[Dataset items]
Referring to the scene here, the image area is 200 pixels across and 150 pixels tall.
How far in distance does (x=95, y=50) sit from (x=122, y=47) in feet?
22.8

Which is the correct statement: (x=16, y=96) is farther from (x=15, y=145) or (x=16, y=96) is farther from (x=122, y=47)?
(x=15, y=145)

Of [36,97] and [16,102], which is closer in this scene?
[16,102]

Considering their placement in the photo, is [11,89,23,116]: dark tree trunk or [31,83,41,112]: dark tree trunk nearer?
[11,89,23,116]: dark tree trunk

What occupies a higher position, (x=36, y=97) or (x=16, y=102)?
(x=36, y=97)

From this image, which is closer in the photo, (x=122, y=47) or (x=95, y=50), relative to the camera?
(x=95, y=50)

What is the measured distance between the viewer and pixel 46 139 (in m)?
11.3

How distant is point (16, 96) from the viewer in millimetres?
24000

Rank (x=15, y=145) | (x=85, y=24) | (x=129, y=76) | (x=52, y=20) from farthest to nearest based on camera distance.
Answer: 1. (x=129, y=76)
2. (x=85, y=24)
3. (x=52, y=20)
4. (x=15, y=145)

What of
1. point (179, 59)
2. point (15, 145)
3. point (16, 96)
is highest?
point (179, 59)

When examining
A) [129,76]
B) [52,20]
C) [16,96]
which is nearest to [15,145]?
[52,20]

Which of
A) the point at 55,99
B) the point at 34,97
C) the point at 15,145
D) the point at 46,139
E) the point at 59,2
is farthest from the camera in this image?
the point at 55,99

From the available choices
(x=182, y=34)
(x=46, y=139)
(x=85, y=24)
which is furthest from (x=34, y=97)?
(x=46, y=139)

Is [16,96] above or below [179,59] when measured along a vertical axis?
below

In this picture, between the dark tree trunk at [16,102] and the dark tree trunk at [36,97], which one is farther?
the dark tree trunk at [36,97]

--- EXERCISE TASK ---
Rewrite all of the records above, putting "lens" wherever "camera" appears and keeping everything else the same.

--- RESULT OF THE EXERCISE ---
Referring to the scene here, the image area is 200 pixels across and 150 pixels tall.
How far in distance does (x=95, y=50) sit from (x=122, y=47) in feet?
22.8

Which is the correct statement: (x=16, y=96) is farther from (x=15, y=145) or (x=16, y=96) is farther from (x=122, y=47)?
(x=15, y=145)

Of [36,97] and [16,102], which is closer in this scene?
[16,102]

Considering their placement in the photo, is [11,89,23,116]: dark tree trunk or [31,83,41,112]: dark tree trunk nearer?
[11,89,23,116]: dark tree trunk

What occupies a higher position, (x=36, y=97) or (x=16, y=102)?
(x=36, y=97)

From this image, which is closer in the photo, (x=122, y=47) or (x=95, y=50), relative to the lens?
(x=95, y=50)

What is the measured distance between the viewer and pixel 46 139 (in m)?
11.3

How distant is point (16, 96) from the viewer in millimetres?
24000

Rank (x=15, y=145) | (x=85, y=24) | (x=129, y=76) | (x=52, y=20) from farthest to nearest based on lens distance.
Answer: 1. (x=129, y=76)
2. (x=85, y=24)
3. (x=52, y=20)
4. (x=15, y=145)

What of
1. point (179, 59)
2. point (15, 145)
3. point (16, 96)
is highest?
point (179, 59)

When examining
A) [129,76]
B) [52,20]
C) [16,96]
which is nearest to [15,145]?
[52,20]

Which of
A) the point at 55,99
B) the point at 34,97
C) the point at 15,145
D) the point at 46,139
E) the point at 59,2
is farthest from the lens in this image?
the point at 55,99

From the available choices
(x=182, y=34)
(x=46, y=139)
(x=85, y=24)
which is furthest from (x=34, y=97)?
(x=46, y=139)

Is [16,96] above or below [179,59] when measured along a vertical axis?
below

In this picture, between the dark tree trunk at [16,102] and the dark tree trunk at [36,97], which one is farther?
the dark tree trunk at [36,97]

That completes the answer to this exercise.